### [Set exercise]
From the line with "Studying what is shown here, from among" down to the final line of the material below, quote every line exactly and leave out all lines before it.

### [Material for this task]
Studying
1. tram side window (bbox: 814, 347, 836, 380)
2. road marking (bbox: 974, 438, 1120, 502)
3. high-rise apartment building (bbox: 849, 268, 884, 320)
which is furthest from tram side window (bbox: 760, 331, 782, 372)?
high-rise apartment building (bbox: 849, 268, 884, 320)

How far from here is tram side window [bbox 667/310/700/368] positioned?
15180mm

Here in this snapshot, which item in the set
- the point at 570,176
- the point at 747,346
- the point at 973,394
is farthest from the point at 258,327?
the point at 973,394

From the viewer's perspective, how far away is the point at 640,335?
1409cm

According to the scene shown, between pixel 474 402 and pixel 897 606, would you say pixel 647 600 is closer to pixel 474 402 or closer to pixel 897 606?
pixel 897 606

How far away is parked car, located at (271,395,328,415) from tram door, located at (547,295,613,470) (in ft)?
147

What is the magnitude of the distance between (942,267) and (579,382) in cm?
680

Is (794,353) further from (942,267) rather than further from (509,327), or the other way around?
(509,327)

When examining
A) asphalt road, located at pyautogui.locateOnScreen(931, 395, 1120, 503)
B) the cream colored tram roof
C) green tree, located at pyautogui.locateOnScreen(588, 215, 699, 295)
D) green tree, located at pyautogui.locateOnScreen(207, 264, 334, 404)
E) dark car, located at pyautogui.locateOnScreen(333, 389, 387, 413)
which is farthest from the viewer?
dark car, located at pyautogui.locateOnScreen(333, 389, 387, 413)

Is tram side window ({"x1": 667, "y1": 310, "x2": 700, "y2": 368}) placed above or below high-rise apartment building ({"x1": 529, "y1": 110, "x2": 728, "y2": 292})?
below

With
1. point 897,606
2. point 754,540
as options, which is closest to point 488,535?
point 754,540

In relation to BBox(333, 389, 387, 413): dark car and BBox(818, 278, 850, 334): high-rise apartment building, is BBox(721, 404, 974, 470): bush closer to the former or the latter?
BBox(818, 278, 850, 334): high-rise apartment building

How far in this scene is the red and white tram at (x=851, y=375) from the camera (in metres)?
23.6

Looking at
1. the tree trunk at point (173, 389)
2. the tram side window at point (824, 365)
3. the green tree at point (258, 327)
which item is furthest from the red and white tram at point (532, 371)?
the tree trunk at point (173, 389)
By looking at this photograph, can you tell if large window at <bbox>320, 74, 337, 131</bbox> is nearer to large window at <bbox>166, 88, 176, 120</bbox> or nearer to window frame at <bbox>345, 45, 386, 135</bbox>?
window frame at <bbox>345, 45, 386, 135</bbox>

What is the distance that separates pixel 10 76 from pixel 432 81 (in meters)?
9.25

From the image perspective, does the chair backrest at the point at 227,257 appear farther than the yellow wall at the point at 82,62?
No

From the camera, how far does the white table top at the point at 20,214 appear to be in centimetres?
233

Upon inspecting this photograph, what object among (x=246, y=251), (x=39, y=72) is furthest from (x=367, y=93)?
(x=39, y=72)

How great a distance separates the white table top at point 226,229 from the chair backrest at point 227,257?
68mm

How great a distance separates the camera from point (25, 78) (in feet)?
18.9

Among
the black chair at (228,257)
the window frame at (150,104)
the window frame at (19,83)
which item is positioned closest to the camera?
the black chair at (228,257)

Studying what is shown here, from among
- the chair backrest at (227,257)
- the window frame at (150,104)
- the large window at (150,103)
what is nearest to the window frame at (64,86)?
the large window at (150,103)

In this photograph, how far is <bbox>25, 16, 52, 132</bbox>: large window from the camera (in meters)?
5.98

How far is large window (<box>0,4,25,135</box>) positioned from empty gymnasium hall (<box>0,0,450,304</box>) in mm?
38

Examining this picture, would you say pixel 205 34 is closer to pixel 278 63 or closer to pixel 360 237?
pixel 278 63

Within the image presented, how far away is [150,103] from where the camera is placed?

### [Solution]
Studying what is shown here, from among
- the chair backrest at (227,257)
- the window frame at (150,104)
- the large window at (150,103)
what is nearest to the window frame at (64,86)?
the large window at (150,103)

In this photograph, how far is <bbox>25, 16, 52, 132</bbox>: large window from the camera (in meters)?
5.98

How far is large window (<box>0,4,25,135</box>) positioned from empty gymnasium hall (<box>0,0,450,304</box>) in mm?
38

Examining this picture, would you say pixel 205 34 is closer to pixel 278 63 or closer to pixel 360 237?
pixel 278 63

Within the image presented, how far away is [150,103] from where the camera is placed?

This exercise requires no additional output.